Exercise instructions: Transcribe the items below without any changes, starting at the line that contains "What is the distance weathered" and ending at the line that contains "0.34 meters", with both of those lines included.

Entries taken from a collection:
-- begin --

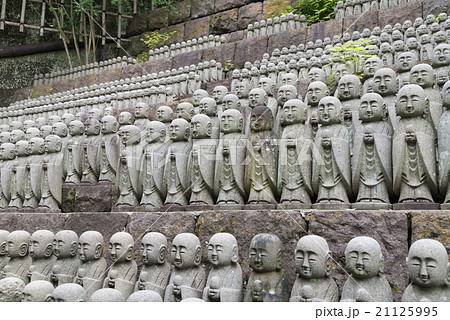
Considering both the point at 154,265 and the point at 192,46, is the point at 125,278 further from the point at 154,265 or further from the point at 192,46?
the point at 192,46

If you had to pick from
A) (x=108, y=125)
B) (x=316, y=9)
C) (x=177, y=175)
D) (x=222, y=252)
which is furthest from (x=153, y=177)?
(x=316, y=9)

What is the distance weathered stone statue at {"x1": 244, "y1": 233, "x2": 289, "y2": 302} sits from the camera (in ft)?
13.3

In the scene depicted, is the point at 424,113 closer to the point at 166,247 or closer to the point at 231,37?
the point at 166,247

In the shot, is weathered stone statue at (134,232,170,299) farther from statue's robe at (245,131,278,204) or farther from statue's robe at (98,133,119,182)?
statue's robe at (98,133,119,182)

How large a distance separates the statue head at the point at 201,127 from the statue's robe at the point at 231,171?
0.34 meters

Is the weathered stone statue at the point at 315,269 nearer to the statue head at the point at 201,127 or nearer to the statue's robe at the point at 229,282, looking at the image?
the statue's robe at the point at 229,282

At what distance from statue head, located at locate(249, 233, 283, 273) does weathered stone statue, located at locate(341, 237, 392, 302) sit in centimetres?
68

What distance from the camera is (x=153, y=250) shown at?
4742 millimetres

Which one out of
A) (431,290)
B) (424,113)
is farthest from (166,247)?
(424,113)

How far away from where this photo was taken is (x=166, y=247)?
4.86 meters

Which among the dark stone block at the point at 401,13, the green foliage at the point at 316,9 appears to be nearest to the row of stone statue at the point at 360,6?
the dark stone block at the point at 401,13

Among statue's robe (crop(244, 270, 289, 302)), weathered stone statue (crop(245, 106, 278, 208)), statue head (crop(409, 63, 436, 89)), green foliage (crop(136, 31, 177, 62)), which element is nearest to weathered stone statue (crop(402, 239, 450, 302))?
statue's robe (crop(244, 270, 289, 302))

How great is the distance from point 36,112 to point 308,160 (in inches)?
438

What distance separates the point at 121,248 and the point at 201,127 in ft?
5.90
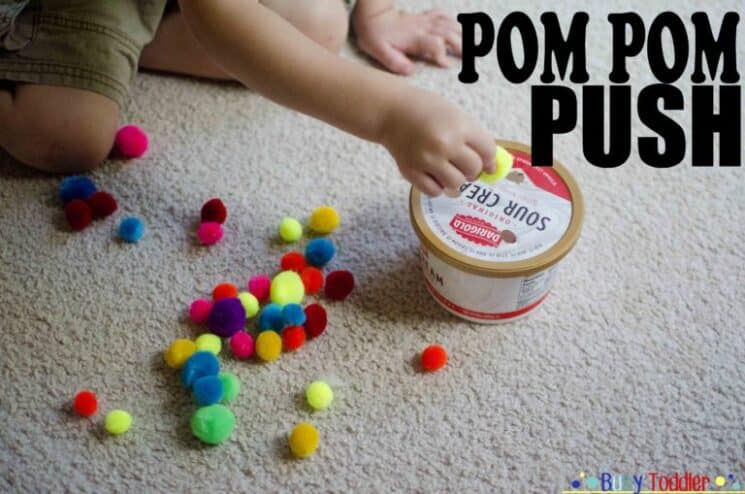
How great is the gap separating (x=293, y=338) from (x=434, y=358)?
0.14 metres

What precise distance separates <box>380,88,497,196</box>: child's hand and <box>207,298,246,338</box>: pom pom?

-- end --
-- begin --

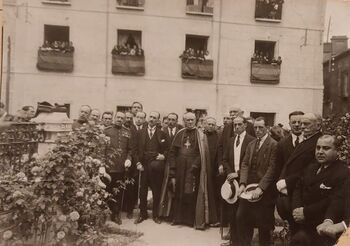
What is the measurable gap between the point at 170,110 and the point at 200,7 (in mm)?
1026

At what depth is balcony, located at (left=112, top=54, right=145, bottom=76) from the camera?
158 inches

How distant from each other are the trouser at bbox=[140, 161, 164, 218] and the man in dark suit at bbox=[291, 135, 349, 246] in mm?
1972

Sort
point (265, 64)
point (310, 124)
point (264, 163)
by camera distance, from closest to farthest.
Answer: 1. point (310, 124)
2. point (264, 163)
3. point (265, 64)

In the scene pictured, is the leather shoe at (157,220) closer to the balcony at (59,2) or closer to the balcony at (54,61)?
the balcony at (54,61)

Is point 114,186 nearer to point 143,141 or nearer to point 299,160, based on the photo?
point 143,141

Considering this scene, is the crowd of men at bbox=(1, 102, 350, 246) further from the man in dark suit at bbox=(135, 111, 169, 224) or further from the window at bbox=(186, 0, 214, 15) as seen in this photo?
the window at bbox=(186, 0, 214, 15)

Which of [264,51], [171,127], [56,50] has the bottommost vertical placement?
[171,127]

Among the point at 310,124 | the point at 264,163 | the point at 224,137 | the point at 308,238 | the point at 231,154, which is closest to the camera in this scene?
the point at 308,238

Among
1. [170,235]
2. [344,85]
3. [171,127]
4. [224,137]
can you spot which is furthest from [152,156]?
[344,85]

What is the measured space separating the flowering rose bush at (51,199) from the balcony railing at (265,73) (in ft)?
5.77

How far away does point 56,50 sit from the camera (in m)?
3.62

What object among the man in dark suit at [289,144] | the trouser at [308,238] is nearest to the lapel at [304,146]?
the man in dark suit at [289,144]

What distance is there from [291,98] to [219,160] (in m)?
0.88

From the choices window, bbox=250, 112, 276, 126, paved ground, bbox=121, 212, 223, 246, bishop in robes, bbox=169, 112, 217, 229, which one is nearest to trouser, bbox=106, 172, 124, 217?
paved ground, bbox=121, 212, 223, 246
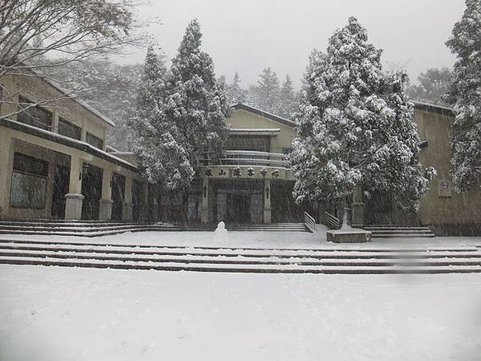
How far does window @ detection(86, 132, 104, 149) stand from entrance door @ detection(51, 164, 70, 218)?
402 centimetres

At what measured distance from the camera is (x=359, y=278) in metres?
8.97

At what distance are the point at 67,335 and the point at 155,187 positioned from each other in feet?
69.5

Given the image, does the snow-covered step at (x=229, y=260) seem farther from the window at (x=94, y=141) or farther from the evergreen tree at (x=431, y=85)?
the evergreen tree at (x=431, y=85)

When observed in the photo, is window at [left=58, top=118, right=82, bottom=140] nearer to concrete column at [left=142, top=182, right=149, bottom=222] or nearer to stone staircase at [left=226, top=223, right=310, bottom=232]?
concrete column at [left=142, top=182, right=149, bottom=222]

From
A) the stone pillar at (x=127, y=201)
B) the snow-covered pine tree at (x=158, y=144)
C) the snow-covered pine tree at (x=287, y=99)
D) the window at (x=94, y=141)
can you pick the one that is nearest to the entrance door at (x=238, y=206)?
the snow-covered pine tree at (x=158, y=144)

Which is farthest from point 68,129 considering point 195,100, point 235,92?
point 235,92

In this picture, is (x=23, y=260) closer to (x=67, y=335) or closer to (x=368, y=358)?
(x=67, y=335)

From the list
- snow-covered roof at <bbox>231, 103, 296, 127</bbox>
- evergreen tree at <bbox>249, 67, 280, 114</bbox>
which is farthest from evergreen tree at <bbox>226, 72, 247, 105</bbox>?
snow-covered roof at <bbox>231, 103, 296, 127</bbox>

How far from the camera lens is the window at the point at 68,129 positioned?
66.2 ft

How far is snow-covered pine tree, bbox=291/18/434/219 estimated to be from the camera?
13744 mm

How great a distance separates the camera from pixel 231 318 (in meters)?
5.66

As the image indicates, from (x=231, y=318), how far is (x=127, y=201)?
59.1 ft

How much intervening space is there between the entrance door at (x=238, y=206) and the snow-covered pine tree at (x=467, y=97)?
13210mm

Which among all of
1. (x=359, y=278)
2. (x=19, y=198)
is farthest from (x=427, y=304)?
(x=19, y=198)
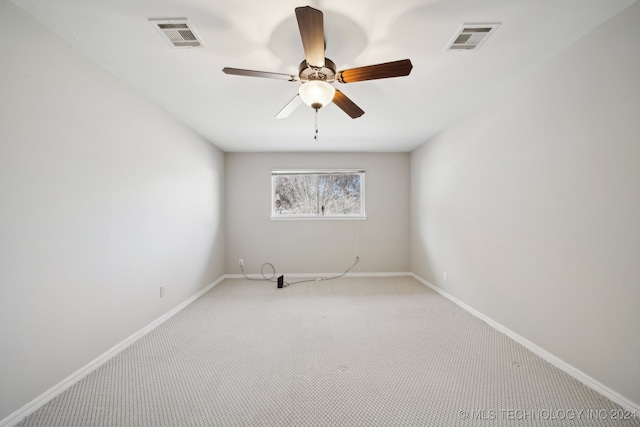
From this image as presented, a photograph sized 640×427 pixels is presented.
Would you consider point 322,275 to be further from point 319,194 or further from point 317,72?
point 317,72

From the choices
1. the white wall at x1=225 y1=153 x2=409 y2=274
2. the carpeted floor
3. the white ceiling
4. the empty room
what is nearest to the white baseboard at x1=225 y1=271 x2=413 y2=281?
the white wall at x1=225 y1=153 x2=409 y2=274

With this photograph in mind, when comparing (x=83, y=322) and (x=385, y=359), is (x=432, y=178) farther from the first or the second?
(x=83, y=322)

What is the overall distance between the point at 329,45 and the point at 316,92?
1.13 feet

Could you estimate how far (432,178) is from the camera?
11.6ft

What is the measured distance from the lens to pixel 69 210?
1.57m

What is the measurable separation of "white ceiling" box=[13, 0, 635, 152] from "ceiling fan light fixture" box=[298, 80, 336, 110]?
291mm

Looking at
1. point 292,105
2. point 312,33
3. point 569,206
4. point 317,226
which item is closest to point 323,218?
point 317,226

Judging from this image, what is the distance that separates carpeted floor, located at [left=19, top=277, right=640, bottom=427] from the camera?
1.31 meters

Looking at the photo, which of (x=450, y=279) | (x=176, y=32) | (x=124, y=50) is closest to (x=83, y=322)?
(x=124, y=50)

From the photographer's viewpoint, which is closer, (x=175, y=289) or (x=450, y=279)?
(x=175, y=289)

-- end --

Response to this exercise:
What is the distance weathered stone statue at {"x1": 244, "y1": 233, "x2": 289, "y2": 302} sits from the camera (in ft)?
13.3

In the scene depicted, is the point at 424,113 closer to the point at 166,247 or closer to the point at 231,37?
the point at 166,247

In the shot, is weathered stone statue at (134,232,170,299) farther from statue's robe at (245,131,278,204) or farther from statue's robe at (98,133,119,182)?
statue's robe at (98,133,119,182)

How large a distance separates the statue head at the point at 201,127 from the statue's robe at the point at 231,171?
0.34 meters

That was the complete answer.